Des milliers de personnes ont manifesté ce jeudi 20 août 2026 devant le ministère de l'Économie à Buenos Aires pour dénoncer l'endettement record des ménages argentins. Le syndicat ATE a prévenu que cette situation pourrait déclencher une explosion sociale, tandis que la CGT exige des mesures urgentes. La colère monte face aux taux usuraires.

Le 20 août 2026, une manifestation massive convoquée par la CGT, les deux CTA et d'autres organisations sociales a rempli la zone de la Plaza de Mayo et le ministère de l'Économie pour dénoncer le niveau record d'endettement des familles argentines. Le secrétaire général de l'ATE, Rodolfo Aguiar, a lancé un avertissement sévère : « Il ne faut pas exclure que le niveau élevé d'endettement finisse par devenir le déclencheur d'une explosion sociale dans le pays ».

Des chiffres alarmants

Selon les données de la Banque centrale citées par les organisateurs, plus de 20 millions de personnes ont des dettes en cours, et le taux de défaillance des ménages a quadruplé depuis décembre 2023, atteignant 17,5 % des crédits personnels. La protestation a également visé les portefeuilles virtuels qui agissent comme des prêteurs avec des taux considérés comme « usuraires ».

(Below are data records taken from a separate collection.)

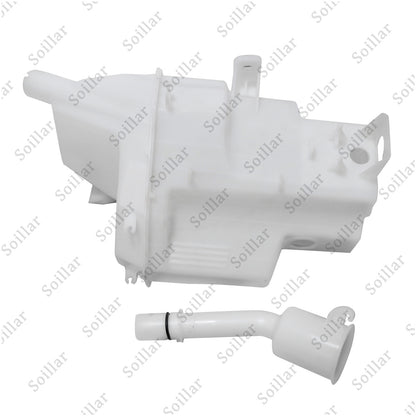 Windshield Washer Reservoir Tank W/Tube W/O Motor For Kia K5 1.6L 2.5L 2021-2023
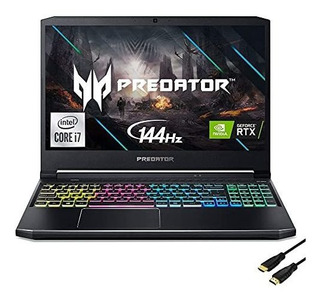 Laptop - Acer Predator Helios 300 Gaming Laptop, Intel I7-1
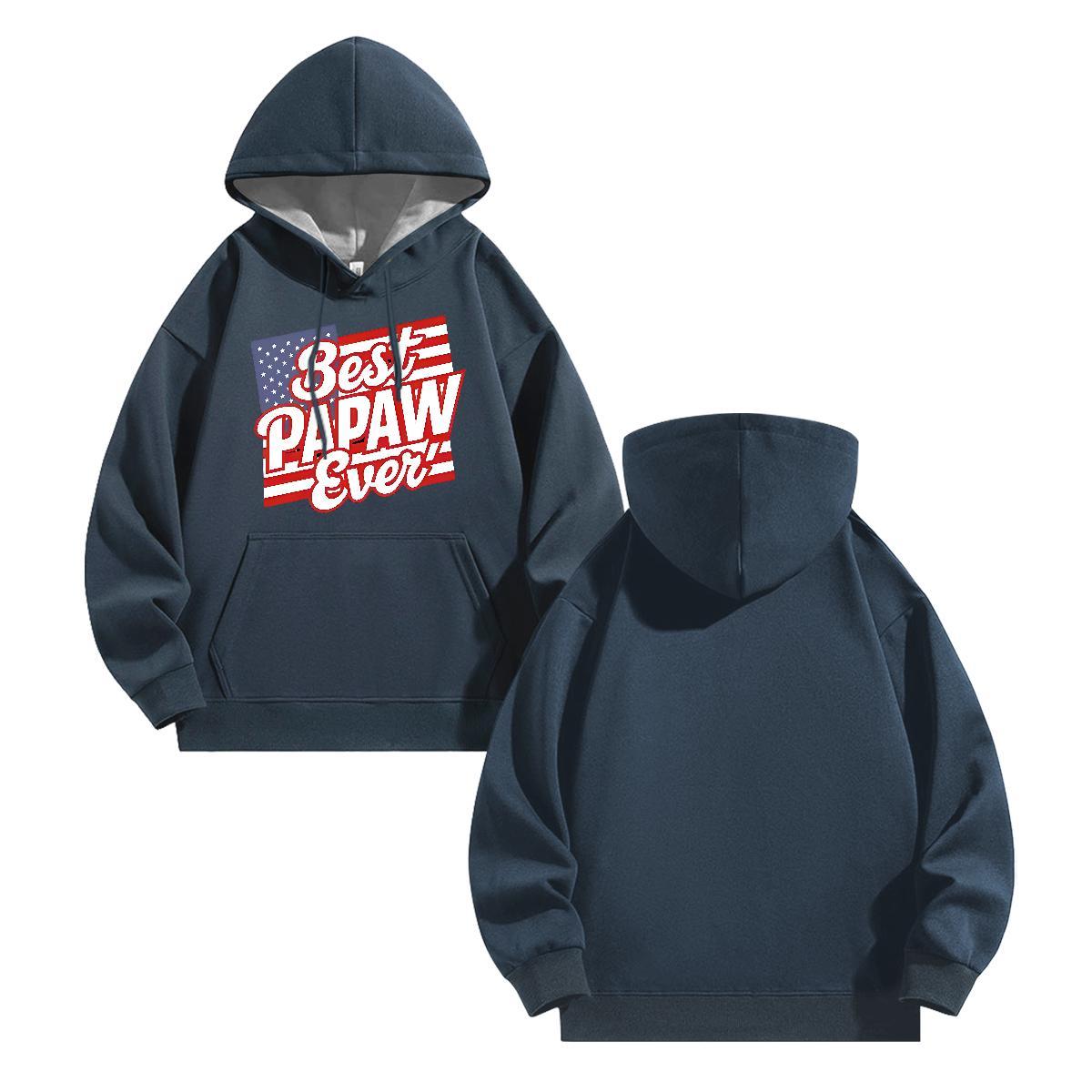 New Arrival Hoodie For Man Hooded Collar Free Shipping Men Clothes Hoodie Customized Tops Hoodie High Street Hip Hop Thick Fleece
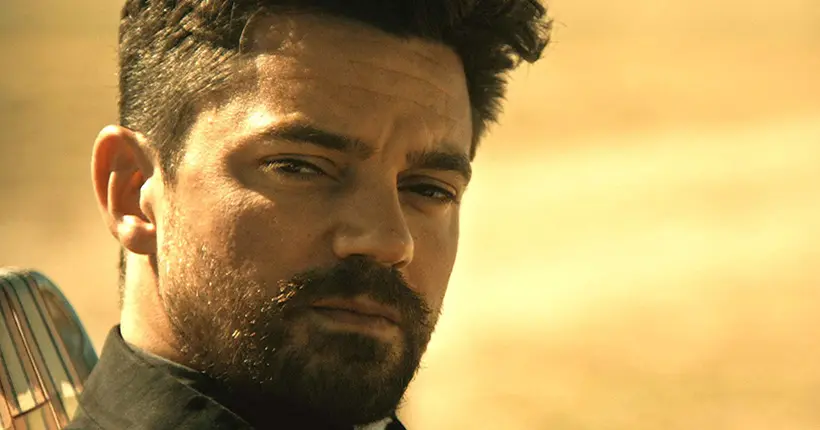 Dominic Cooper pose littéralement ses tripes sur la table pour le retour de Preacher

Un sondage de l'ATE auprès des travailleurs de l'État a révélé que 87 % d'entre eux ont des dettes et 73 % les maintiennent auprès de plusieurs entités à la fois. 40 % utilisent cet argent pour des urgences médicales, l'éducation ou le loyer, tandis que 37 % l'utilisent pour payer d'autres dettes ou couvrir la nourriture et les vêtements. De plus, 85,4 % ont signalé une détérioration de leur bien-être émotionnel.

Critiques au gouvernement

Aguiar a été catégorique : « Le Président ment quand il dit qu'on n'a pas mis un pistolet sur la tête des gens. Ce sont ses politiques économiques et celles de Caputo qui sont devenues un 9 millimètres appuyé sur la tempe de millions d'Argentins ». Il a également remis en question les avantages accordés au secteur financier : « Il est incroyable qu'ils aient bénéficié de 68 milliards de dollars de contributions à Mercado Pago ».

La CGT a remis une note au ministre Luis Caputo exigeant l'intervention de la Banque centrale et des mesures de soulagement pour les familles et les PME. Le président Javier Milei, quant à lui, a insisté sur le fait que la dette est « une affaire entre privés ».

Contexte

La mobilisation se produit dans un scénario de baisse du salaire réel et augmentation de la pauvreté. Selon les données de l'INDEC, l'inflation de détail de juillet était de 2,1 %, mais le cumul annuel dépasse 30 %. Le taux de défaillance des portefeuilles virtuels a grimpé à 30,1 % en juin, contre 7,3 % en novembre 2024. La CGT a annoncé que le plan de lutte continuera avec une nouvelle protestation le 2 septembre.